Like many parents I have spent time over the summer praying for my child’s school year. As she enters a new school with all the trepidation associated with making new friends and getting used to new routines, I repeatedly petitioned God to provide her just the right teacher and classmates. My concern for her was understandable; she is growing up quickly but she is still my little girl, and I want this new experience to be a good one for her.
However, a few weeks ago as I was praying that God would give my child the best teacher as well as sweet friends, my heart was pricked with a pain of conviction. My prayers were fixated upon what would be best for her without much thought to the people that she would come into contact with. My child was not only going to a new school with her cares and concerns but she would be interacting with a teacher and with classmates that would have their own burdens to bear. Ostensibly she was going to school to learn, but regardless of the reason she is going somewhere, I want her to see any place that she is in as a place to display God’s love. I was concentrating on with whether the new school year would be a blessing for her – without bringing before God the prayer that she would be a blessing to others.

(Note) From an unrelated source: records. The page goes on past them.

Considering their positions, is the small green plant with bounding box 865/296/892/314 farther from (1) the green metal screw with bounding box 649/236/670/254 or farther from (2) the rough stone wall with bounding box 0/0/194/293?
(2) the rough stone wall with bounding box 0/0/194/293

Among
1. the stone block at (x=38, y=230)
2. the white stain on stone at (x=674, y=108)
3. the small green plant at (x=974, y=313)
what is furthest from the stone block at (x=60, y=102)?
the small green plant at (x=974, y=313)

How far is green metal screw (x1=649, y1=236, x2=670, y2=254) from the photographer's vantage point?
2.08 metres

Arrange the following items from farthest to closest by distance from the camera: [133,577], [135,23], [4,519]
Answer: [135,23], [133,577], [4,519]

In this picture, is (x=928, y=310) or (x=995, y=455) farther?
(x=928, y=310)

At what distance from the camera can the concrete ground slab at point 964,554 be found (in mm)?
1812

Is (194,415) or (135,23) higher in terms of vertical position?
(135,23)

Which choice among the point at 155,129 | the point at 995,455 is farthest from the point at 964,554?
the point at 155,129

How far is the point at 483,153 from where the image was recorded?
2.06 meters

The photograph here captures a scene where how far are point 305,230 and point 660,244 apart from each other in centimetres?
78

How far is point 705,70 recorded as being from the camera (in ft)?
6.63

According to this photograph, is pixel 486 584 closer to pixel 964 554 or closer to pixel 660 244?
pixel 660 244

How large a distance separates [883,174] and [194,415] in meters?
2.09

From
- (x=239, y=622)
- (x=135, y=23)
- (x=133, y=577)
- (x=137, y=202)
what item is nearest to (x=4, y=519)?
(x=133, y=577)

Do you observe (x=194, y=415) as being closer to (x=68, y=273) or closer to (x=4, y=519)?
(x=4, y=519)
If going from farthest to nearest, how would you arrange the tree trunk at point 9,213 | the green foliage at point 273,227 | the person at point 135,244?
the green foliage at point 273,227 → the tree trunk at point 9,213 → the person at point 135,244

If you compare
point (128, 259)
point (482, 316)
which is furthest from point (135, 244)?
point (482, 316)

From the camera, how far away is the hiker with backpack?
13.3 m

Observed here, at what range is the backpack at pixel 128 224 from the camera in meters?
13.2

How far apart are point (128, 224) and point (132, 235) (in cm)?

And so the aim of my prayers shifted. Not because my previous prayers were in error; it certainly makes sense to pray for your child’s well-being. However, if I want my child to develop an eternal mindset, it certainly seems reasonable that my prayers for her reflect the concerns of eternity. I concentrated these re-focused prayers in three areas:
My Kid’s Teacher
The angst that goes into finding out which teacher your child has been assigned is a scenario every parent understands. However, rarely do we think about the process from the teacher’s perspective. In less than 24 hours, names on a page become young people entrusted to their care – with their associated quirks and differences in abilities. A teacher’s job is not easy – and there are many students who make this job harder. Instead of simply praying that my kid would get the teacher that would be the best for her, I started praying that my child would be assigned the teacher to whom she could be the biggest blessing. I prayed that my daughter would be an encouragement and help to a teacher who is likely stressed while balancing a myriad of competing priorities. I asked that God would give my child the teacher who would not only appreciate her intellectual curiosity but who would be blessed by her sweet and caring spirit. My heart’s desire became not that my child would have the teacher with the best instructional methods or greatest classroom environment, but instead to have the teacher that will know Christ more fully because of the year spent interacting with our family.
My Kid’s Friends
As we all know from our own growing up experience, kids can be cruel. Therefore, it is tempting to focus my prayer for my child’s friends solely on whether they will be people who will show kindness and grace to her. However, I also know that there will be people that my child will play with who need the opportunity to laugh at her silly jokes and be blessed by her sensitive heart. In other words, there are kids who will become my kid’s friends not because it is God’s primary purpose that they will be a blessing to her – but because she will be a blessing to them. I pray that God gives me the grace to see who these friends are and that my child will, in her childlike way, show them the love of Christ.
My Kid’s Classmates
Although there will be individuals who my child will naturally get along with, there are some kids that my child might not be friends with but with whom she will come into contact. At every school, and in every classroom, there are kids who sit on the fringes. They may think or behave in ways that kids don’t quite understand, and without knowing any better how to handle it, they may be quickly ostracized, or worse, ridiculed. Instead of praying that my child would not find herself as one of the outcasts, my prayers became that she would find these kids. My petition has been that God would grant my daughter the eyes to see the people that are hurting and that she would reach out to them; that in a world full of sin and pain, she would be a light in their lives. You never know the difference that a smile or gracious word can make to a hurting child, and I pray that my kid would be the one to provide it.
Preparing My Heart
I didn’t know why I experienced the prompting to change the focus of my prayers a few weeks ago, but I now know that it was, at least in part, to prepare my heart. In the last few days we have learned more about what this school year will look like for my daughter, and it wasn’t what I expected. In His kindness, God had already begun the process of shifting my mindset to consider how He may want to use my child to bless others, rather than focusing solely on the blessings He has prepared for her. And even though the school year begins with more uncertainty than I originally anticipated, I can confidently still utter my back-to-school prayer. Because regardless of whether it is a great or challenging year for my kid, I pray that because of her, someone else’s year is blessed.